### SELECTED PASSAGE ###

Independent journalist Dave Askins, publisher of the online news site The B Square Bulletin, looks out over the Monroe County Courthouse. Photo by Martin Boling

by PETER DORFMAN

Dave Askins became a journalist by accident. But his online news site, The B Square Bulletin (bsquarebulletin. com), has become an essential resource for Bloomingtonians who follow city government.

The Columbus, Indiana, native majored in mathematics, then studied German linguistics in graduate school at Indiana University in the late 1980s. That’s where he met his wife, Mary Morgan.

“She completely derailed my career plans,” Askins says.

In 1990, the couple taught English to medical professionals in Xi’an, China, then moved to Rochester, New York, where Askins resumed graduate studies in linguistics and Morgan became a reporter for the Rochester Business Journal. She soon took a job at the Ann Arbor News in Michigan. “We moved to Ann Arbor and I never finished that degree,” Askins recalls.

Among other pursuits during that time, Askins had launched a blog called TeeterTalk, featuring interviews with local newsmakers conducted while riding a seesaw in his backyard. “This was the golden age of blogging,” he muses. “I had taught myself the technical side, so I said [to my wife], ‘I can help you start your own venture.’”

He found himself covering city government meetings for Morgan’s new digital Ann Arbor Chronicle. “The Chronicle paid the bills for six years,” Askins says.

By 2018, they’d returned to Bloomington. Morgan is now director of advocacy and public policy at the Greater Bloomington Chamber of Commerce. Askins launched B Square Beacon, a digital site focused on city government.

Now 57, Askins rebranded the site The B Square Bulletin in July 2021, partly to avoid confusion with Beacon Inc., the new parent organization of the Shalom Center.

### EXTRACTED RECORDS ###

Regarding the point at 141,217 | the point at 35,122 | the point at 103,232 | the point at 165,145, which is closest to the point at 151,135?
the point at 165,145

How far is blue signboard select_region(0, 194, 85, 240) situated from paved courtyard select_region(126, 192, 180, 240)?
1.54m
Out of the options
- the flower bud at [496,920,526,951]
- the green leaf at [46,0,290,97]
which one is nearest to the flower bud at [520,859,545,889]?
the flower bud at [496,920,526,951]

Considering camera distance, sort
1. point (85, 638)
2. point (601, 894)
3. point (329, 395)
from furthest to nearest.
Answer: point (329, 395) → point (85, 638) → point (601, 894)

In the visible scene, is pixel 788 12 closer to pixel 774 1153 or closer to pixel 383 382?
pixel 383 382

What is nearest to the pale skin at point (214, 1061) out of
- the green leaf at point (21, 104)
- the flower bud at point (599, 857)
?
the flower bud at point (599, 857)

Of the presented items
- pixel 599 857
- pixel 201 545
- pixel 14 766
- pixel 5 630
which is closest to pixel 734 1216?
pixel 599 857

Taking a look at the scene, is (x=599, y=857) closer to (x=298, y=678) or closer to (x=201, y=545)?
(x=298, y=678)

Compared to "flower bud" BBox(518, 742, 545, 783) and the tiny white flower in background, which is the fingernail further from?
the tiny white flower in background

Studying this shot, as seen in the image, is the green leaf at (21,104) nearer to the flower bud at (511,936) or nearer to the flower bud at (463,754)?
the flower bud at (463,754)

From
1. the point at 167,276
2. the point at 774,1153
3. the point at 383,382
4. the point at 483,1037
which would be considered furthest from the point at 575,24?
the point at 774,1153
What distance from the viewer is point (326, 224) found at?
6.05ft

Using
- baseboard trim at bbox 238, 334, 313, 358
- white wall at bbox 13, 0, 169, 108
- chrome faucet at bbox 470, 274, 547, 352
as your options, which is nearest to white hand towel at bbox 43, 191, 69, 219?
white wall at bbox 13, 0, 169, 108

###

== EXERCISE REQUIREMENTS ==
A. Say whether each statement agrees with the Dave Askins profile, answering yes or no and quoting the words that decide it. (i) Askins majored in German linguistics. (ii) The Chronicle paid the bills for six years. (iii) Askins finished his linguistics degree in Rochester.
B. Answer these from the Dave Askins profile, one per line:
(i) In what year did the couple teach English in Xi'an, China?
(ii) What was the name of the blog Askins launched?
(iii) In what month and year was the site renamed The B Square Bulletin?
C. Print the part of the Dave Askins profile starting with "Among other pursuits" and going on through "on city government.".
Rely on nothing but the Dave Askins profile.

== RESULTS ==
A.
(i) No: "majored in mathematics, then studied German linguistics in graduate school"
(ii) Yes: "The Chronicle paid the bills for six years"
(iii) No: "We moved to Ann Arbor and I never finished that degree"

B.
(i) 1990
(ii) TeeterTalk
(iii) July 2021

C.
Among other pursuits during that time, Askins had launched a blog called TeeterTalk, featuring interviews with local newsmakers conducted while riding a seesaw in his backyard. “This was the golden age of blogging,” he muses. “I had taught myself the technical side, so I said [to my wife], ‘I can help you start your own venture.’”

He found himself covering city government meetings for Morgan’s new digital Ann Arbor Chronicle. “The Chronicle paid the bills for six years,” Askins says.

By 2018, they’d returned to Bloomington. Morgan is now director of advocacy and public policy at the Greater Bloomington Chamber of Commerce. Askins launched B Square Beacon, a digital site focused on city government.